• **Set task 1**:
Do these statements agree with the FILELOAD article? Answer yes or no for each, quoting the deciding words of the article. (a) Like FLOD, FILELOAD processing can be restarted at several places. (b) The default sort space is 50000 bytes. (c) The default prefix for the sort work ddnames is CCA1.
• **Set task 2**:
Can you reproduce the FILELOAD article between "The FILELOAD command, invoked" and "of this process.", inclusive, renaming "FILELOAD" to "BULKLOAD" throughout?
• **Set task 3**:
How would the FILELOAD article go on after its last sentence? Write the next part.

• **Document**:
▶
Computer Corporation of America
|
Feedback
Search CCA:
   
USA CCA
CCA Products
CCA Customer Support
CCA Resources
CCA - Company
CCAPRINT: A Newsletter for Model 204® and System 1032® Users
June 10, 2004

 

Model 204

Controlling the Sort in FILELOAD
By James Damon


The FILELOAD command, invoked from BATCH204, is a one-step job for loading a Model 204 file from a sequential input file. Given adequate resources, primarily in the form of memory for sorting deferred index updates, a FILELOAD command can provide up to a 15% reduction in elapsed time compared to loading the same data with the FLOD command. This can be a critical factor when reorganization is urgently required for a production file. Performance of the sort can be the most important part of this process.

Unlike the multistep FLOD command processing, where you can restart processing at several places, FILELOAD processing is a one-step process which must either run to successful completion or be rerun from the very beginning. So, to take advantage of the better performance potential, especially during times of urgency, you neeed a very reliable job setup that will not falter, requiring a rerun. This article covers the how-to.

Processing a FILELOAD Command
A FILELOAD command performs the following tasks:

  1. Loads Table B from the sequential input file, TAPEI.
  2.
While loading Table B, it invokes the system-defined sort utility and begins sorting deferred index updates generated by Step 1.
  3. When the sorting is complete, it invokes the Z command step to apply index updates.

Introducing the Major Sort Utilities
The sort utilities commonly used by CCA customer sites are DFSORT from IBM and SYNCSORT from Syncsort Incorporated. Both of these utilities provide a way to override sort control statements and parameters when the sort is invoked by a third-party job such as BATCH204. We suspect that other sort utilities, not mentioned here, offer the same functionality. The FILELOAD command passes a parameter list to the sort utility which controls a number of different sort functions.

The only sort parameter that can be overriden in the FILELOAD command itself is the default sort space of 50000 bytes. However, there may be other parameters that you would like to override, in addition to overriding the the default sort space. For instance you may want to change the default prefix for the sort work ddnames from CCA1 to something more consistent with standards at your site. Or, you may want to provide an estimate on the number of records you expect to be sorted; this change alone can improve performance for most sort utilities. Or, you may want to specify the amount of dataspace, virtual storage to use for the sort.
◀
• **Collected material**:
▶
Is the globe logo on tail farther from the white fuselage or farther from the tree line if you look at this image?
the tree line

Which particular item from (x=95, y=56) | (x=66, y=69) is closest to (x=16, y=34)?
◀
• **Task result 1**:
(a) No: "FILELOAD processing is a one-step process which must either run to successful completion or be rerun from the very beginning."
(b) Yes: "the default sort space of 50000 bytes."
(c) Yes: "change the default prefix for the sort work ddnames from CCA1."

• **Task result 2**:
The BULKLOAD command, invoked from BATCH204, is a one-step job for loading a Model 204 file from a sequential input file. Given adequate resources, primarily in the form of memory for sorting deferred index updates, a BULKLOAD command can provide up to a 15% reduction in elapsed time compared to loading the same data with the FLOD command. This can be a critical factor when reorganization is urgently required for a production file. Performance of the sort can be the most important part of this process.

• **Task result 3**:
Controlling the Sort
The IBM DFSORT utility allows the parameter list provided by BATCH204/FILELOAD to be overridden by parameters and options specified in the ddname=DFSPARM. SYNCSORT provides the same capability through the ddname=$ORTPARM. The following is an example using the ddname=DFSPARM under DFSORT.

//DFSPARM
SIZE=35M
OPTION, DSPSIZE=55,DYNALLOC=(SYSDA,4),FILSZ=E1600000,
LIST,LISTX,MSGPRT=ALL,MSGDDN=SORTMSGS,SORTDD=MINE

If this ddname is present in a BATCH204 job that also includes the FILELOAD command, the options and parameters in the DFSPARM stream will override those specified in the FILELOAD command and others provided in the parameter list passed by FILELOAD. In the previous example the following options and parameters were set:

Parameter setting Description
SIZE=35M The maximum amount of virtual storage to allocate above and below-the-line for sorting
DSPSIZE=55 The amount of virtual storage to allocate in a dataspace for sorting
DYNALLOC=(SYSDA,4) Dynamically allocate a maximum of four work datasets on SYSDA
FILSZ=E1600000 An estimate of the number of records that will be sorted
LIST,LISTX List all sort messages on the ddname=SORTMSGS
MSGPRT=ALL List all messages, both error and informational
MSGDDN=SORTMSGS The ddname where messages will print
SORTDD=MINE

Sort work ddnames will have this prefix. If you want to change sort work ddnames, you must provide one dummy DD with CCA1:

//CCA1WK01 DD DUMMY


Experimenting with the Reorganization Job
Some experimentation will be required to find the optimal combination of parameters and options that you provide to the sort utility. A few examples:

  File size estimate (FILSZ). An accurate estimate on the number of deferred index update records that will be sorted is critical in helping the sort utility calculate the number and size of sort work datasets to allocate and how much sorting can be done in memory. This estimate can be made from the histogram provided by FILELOAD:
   
LONGEST DEFERRED UPDATE LRECL=34   
RANGE OF LRECL NUMBER OF RECORDS
256-269 0
240-255 0
224-239 0
208-223 0
192-207 0
176-191 0
160-175 0
144-159 0
128-143 0
112-127 0
96-111 0
80- 95 0
64- 79 0
48- 63 0
32- 47 18407
1- 31 136012

The total number of deferred index update records to be sorted is the sum of the NUMBER OF RECORDS column. In the previous histogram, you could specify an estimate with FILSZ=E160000. Or, you could specify FILSZ=154419 for an exact count.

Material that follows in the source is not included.